#### Text section:

'''

Never Alone is a warm welcome to Alaska Native folklore

Early on in Never Alone, the little Iñupiaq girl Nuna is tasked with retrieving a drum from a mischievous group called the Little People. The task itself is not difficult. The Little People are holed up just a short distance away, and immediately give up the stolen instrument the second Nuna dodges their meager traps. But during the short journey, Nuna touches an owl. In doing so, a video explaining the role of Little People in Iñupiat folklore is unlocked. It explains that the Little People are not inherently mischievous—they are just regular people who share the frozen climes of northern Alaska, who also just happen to be small.

'''

#### Your tasks:
**1)** List every distinct proper name that appears in the Never Alone review, including the title line.
**2)** Carry on with the Never Alone review from its final sentence.

#### Information shown:

'''

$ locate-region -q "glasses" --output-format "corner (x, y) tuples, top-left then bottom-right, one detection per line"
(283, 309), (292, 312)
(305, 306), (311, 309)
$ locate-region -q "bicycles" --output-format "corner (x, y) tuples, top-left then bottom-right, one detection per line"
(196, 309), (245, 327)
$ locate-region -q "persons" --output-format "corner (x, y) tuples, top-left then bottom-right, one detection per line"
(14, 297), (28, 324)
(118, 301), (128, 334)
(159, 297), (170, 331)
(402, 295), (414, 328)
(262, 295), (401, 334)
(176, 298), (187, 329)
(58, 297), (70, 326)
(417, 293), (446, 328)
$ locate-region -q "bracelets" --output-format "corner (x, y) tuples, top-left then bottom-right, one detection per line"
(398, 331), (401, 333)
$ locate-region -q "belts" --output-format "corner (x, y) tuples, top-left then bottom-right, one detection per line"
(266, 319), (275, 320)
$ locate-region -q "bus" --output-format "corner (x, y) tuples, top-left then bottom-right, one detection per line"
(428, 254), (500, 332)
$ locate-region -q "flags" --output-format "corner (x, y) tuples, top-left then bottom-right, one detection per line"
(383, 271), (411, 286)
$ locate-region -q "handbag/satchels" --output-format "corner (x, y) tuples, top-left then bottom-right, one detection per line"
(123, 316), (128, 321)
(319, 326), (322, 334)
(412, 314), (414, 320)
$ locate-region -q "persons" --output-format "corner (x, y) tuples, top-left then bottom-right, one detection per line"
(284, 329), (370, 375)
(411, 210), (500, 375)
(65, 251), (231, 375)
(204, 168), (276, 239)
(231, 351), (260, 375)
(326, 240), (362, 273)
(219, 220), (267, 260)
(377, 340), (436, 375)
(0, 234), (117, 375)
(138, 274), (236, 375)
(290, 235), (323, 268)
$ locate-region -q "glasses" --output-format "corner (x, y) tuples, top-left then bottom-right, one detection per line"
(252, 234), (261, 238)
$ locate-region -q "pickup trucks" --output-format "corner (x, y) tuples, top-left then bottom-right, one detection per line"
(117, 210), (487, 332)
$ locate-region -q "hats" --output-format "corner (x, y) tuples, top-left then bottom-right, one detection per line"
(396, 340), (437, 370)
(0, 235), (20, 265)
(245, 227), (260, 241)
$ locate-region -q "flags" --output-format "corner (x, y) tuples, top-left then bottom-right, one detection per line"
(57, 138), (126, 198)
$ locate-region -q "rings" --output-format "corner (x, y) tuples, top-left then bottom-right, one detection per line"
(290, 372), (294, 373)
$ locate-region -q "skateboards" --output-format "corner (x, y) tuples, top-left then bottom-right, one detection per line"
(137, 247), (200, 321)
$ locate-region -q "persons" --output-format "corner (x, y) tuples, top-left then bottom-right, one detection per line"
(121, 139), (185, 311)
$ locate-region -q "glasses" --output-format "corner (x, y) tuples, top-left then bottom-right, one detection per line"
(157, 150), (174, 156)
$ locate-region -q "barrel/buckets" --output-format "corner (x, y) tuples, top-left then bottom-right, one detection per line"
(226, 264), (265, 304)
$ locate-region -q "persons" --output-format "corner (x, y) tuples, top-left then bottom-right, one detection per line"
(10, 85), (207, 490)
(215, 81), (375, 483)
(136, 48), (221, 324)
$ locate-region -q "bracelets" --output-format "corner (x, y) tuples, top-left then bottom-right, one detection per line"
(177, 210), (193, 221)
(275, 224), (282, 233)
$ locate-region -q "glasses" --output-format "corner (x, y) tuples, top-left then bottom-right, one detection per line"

'''

#### Answer section:
**1)**
Never Alone
Alaska Native
Nuna
Iñupiaq
Little People
Iñupiat
Alaska

**2)**
This video, one of two dozen owl-delivered “cultural insights” that appear throughout the game, looks like the sort of minimalist documentaries middle school social studies teachers would wheel out of the closet during a weekday hangover. But in the context of Never Alone, this seconds-long clip is transformed—into a link between the game and an ancient folklore and to a people with an enduring legacy of storytelling. It took an action I had just performed and tied it to thousands of years of tradition of a culture I was wholly unfamiliar with. Never Alone does this repeatedly throughout its scant two hours of play time, making them two of the most powerful and beautiful hours this year.

It could be said that this is the difference between having a game’s collectible gewgaws be meaningful versus having them be “stuff that was lying around.” (I’m looking at you, hundreds of pieces of slightly different concept art.) But cultural insights are just one aspect of a game that works at every point to tie the player’s actions to Iñupiat folklore, viewpoint, and experience. Based in part on Kunuuksaayuka, one of the many Iñupiat tales passed down by oral tradition until it was transcribed in the 1980s, the story focuses on Nuna, a young girl who has taken it upon herself to find the source of a blizzard that is ravaging her village. She is aided by Fox, an arctic fox who can call on the spirits of the natural world for assistance. On the journey they are challenged by threats both real and mythic: freezing water, polar bears, the Manslayer.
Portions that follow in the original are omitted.